→ Exercise tasks:
a: In the article on maxillary arch distalization, what two options can be used as camouflage treatment in nongrowing patients with skeletal Class II malocclusion?
b: Reproduce the article on maxillary arch distalization word for word between "In nongrowing patients" and "implants are discussed.", inclusive.
c: Pick up the article on maxillary arch distalization where it stops and write what comes next.
Excerpt provided section start
Total distalization of the maxillary arch in a patient with skeletal Class II malocclusion

In nongrowing patients with skeletal Class II malocclusion, premolar extraction or maxillary molar distalization can be used as camouflage treatment. Orthodontic miniscrew implants are widely used for this purpose because they do not produce undesirable reciprocal effects and do not depend on the patient’s cooperation. This article reports on maxillary molar distalization by using miniscrew implants to correct a Class II problem. The main considerations of molar distalization treatment with miniscrew implants are discussed.

The treatment options for nongrowing skeletal Class II patients include camouflage treatment and surgical correction. In a skeletal Class II patient having a short vertical dimension with no transverse discrepancies, it has been reported that an increase in the vertical dimension by orthognathic surgery or molar extrusion is unstable after a long-term follow up. Therefore, if there is minimal skeletal discrepancy, a camouflage approach maintaining the vertical dimension after extraction would be an appropriate treatment alternative for stable treatment results.
Excerpt provided section end
Entries provided section start
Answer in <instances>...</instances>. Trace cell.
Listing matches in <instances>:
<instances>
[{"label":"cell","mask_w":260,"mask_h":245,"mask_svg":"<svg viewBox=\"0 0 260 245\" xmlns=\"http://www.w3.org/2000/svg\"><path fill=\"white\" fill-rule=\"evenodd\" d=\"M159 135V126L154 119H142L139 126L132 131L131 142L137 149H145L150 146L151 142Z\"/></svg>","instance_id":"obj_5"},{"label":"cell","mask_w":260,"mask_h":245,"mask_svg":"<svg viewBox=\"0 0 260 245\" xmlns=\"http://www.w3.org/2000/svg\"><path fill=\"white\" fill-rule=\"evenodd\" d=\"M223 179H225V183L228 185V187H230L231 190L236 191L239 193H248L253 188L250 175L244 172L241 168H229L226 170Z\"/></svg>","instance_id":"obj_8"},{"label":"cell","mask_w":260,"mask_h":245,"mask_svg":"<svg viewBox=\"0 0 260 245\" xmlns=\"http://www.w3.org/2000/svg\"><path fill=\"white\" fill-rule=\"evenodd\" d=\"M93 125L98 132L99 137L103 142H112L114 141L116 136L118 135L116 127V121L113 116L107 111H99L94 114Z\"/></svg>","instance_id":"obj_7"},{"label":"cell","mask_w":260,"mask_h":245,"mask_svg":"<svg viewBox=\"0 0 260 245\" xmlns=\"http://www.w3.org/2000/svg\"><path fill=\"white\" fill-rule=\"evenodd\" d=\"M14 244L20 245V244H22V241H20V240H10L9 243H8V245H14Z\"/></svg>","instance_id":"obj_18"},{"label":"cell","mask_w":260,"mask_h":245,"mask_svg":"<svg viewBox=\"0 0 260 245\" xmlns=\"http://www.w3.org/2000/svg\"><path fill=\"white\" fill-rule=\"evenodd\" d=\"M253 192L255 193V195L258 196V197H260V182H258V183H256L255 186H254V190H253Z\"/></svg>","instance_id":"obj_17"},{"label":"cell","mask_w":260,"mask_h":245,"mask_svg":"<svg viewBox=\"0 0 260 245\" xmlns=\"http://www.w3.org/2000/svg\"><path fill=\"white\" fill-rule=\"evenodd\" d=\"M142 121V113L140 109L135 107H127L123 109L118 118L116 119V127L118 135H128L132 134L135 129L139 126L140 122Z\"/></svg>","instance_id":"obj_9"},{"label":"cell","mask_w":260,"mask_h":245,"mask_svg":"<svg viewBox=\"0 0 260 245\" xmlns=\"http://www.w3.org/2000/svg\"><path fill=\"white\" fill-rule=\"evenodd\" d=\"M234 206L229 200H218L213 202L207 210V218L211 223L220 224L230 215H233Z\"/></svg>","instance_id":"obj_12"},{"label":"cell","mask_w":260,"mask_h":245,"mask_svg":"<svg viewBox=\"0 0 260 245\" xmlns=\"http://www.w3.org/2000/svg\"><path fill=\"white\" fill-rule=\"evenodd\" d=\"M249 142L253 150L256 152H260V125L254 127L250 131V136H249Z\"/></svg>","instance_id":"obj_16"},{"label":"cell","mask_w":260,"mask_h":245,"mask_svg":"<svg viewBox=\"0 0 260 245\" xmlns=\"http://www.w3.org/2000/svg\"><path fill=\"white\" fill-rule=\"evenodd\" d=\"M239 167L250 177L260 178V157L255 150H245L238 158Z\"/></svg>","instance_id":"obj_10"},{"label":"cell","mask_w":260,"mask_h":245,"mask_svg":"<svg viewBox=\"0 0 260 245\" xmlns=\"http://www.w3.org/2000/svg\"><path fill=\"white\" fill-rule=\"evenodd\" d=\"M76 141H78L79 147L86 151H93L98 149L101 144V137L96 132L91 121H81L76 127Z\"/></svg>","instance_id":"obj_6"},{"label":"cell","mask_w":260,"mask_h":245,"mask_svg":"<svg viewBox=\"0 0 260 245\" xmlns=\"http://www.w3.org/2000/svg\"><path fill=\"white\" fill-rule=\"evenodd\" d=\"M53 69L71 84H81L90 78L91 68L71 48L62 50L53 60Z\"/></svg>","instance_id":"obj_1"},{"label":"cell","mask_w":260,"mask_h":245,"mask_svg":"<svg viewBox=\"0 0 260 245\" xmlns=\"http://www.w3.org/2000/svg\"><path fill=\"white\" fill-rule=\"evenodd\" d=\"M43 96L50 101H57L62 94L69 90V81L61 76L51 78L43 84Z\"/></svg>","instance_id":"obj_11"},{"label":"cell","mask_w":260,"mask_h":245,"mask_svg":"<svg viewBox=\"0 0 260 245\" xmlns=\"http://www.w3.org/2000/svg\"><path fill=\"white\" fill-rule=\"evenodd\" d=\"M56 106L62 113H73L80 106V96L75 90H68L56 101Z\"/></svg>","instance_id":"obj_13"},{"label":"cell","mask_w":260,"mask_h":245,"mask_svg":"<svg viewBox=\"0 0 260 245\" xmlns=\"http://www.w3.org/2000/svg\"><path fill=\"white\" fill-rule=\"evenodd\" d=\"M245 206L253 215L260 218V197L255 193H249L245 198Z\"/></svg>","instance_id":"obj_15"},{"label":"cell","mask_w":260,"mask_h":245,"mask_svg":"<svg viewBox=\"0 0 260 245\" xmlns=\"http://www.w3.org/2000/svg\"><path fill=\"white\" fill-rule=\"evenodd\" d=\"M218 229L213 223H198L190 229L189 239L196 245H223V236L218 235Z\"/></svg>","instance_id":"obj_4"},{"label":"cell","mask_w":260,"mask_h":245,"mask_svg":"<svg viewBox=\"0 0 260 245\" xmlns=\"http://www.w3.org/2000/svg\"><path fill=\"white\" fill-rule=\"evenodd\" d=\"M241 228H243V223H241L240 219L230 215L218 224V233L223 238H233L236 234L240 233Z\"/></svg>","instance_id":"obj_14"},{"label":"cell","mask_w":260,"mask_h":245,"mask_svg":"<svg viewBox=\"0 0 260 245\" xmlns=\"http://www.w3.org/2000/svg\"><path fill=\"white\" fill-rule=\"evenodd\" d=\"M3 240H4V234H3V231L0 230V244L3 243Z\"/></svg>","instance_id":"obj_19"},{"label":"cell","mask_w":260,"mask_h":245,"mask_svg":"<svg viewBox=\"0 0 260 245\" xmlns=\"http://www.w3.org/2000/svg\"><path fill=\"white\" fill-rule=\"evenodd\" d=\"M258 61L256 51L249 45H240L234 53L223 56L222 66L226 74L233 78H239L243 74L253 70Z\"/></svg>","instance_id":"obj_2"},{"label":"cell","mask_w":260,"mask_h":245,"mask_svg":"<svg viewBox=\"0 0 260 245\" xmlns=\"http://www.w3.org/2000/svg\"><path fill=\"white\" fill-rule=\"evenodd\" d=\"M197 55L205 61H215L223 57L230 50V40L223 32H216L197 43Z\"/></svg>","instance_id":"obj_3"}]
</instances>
Entries provided section end
→ Solved tasks:
a: Premolar extraction or maxillary molar distalization.

b:
In nongrowing patients with skeletal Class II malocclusion, premolar extraction or maxillary molar distalization can be used as camouflage treatment. Orthodontic miniscrew implants are widely used for this purpose because they do not produce undesirable reciprocal effects and do not depend on the patient’s cooperation. This article reports on maxillary molar distalization by using miniscrew implants to correct a Class II problem. The main considerations of molar distalization treatment with miniscrew implants are discussed.

c:
In camouflage treatment, the premolars are extracted to relieve crowding, correct protrusion, and establish proper occlusion. Creating space by stripping and correction of the Class II molar relationship with maxillary molar distalization would be an alternative treatment. Distalization of maxillary molars can be accomplished by using a pendulum appliance, a distal jet, or a headgear. Recently, miniscrew implants and miniplates have become widely used to treat Class II problems.

In this case report, miniscrew implants were used to distalize the maxillary molars, relieve the crowding, and establish a Class I molar relationship.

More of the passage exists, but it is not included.